> [Description of the task]: Would you return each entry exactly as written, omitting any pictures?
*** Opening Given entries ***
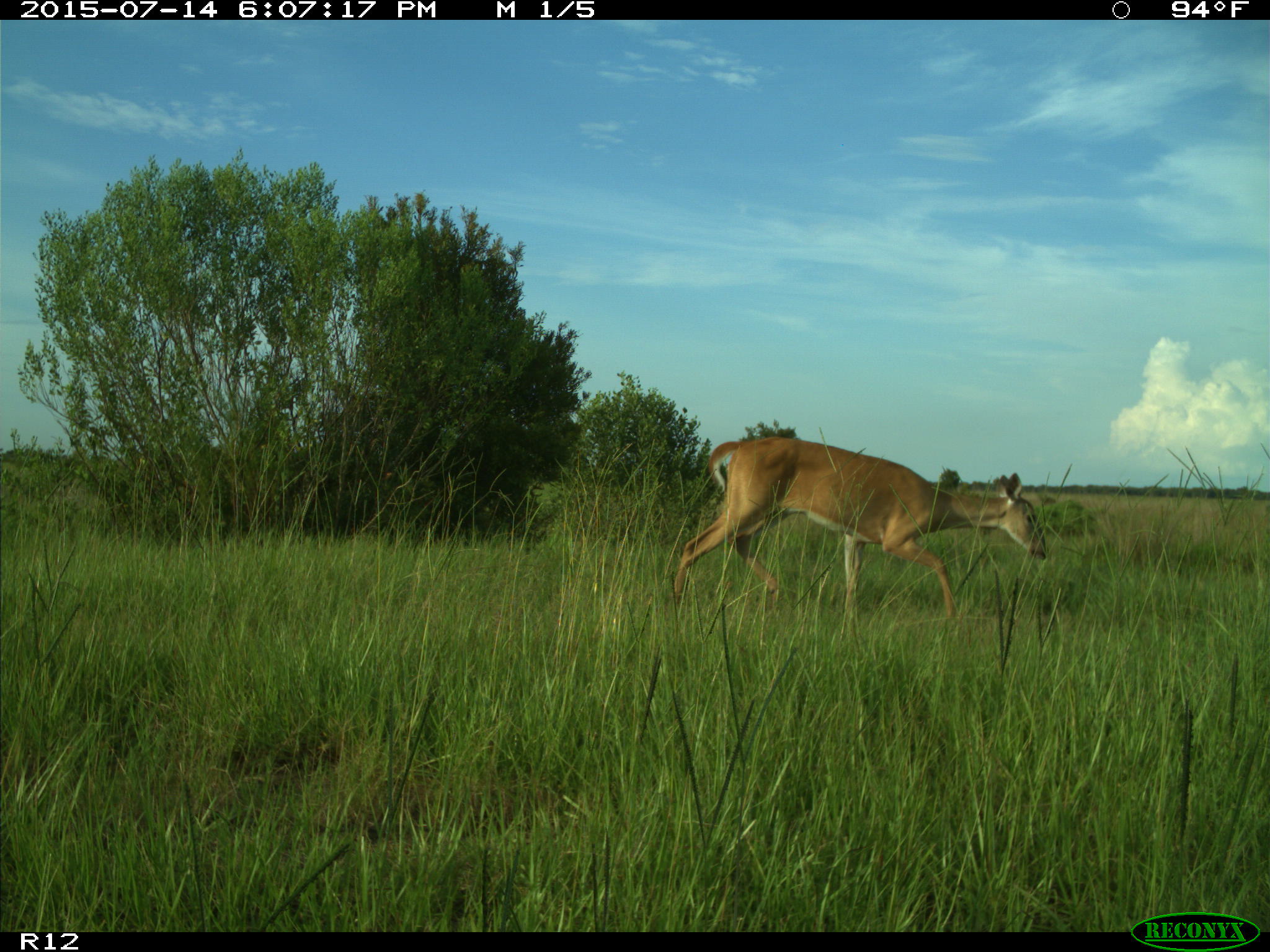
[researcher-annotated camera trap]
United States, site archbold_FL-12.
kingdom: Animalia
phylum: Chordata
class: Mammalia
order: Artiodactyla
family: Cervidae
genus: Odocoileus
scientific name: Odocoileus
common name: deer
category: unidentified deer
*** Closing Given entries ***
> [Written reply]:
[researcher-annotated camera trap]
United States, site archbold_FL-12.
kingdom: Animalia
phylum: Chordata
class: Mammalia
order: Artiodactyla
family: Cervidae
genus: Odocoileus
scientific name: Odocoileus
common name: deer
category: unidentified deer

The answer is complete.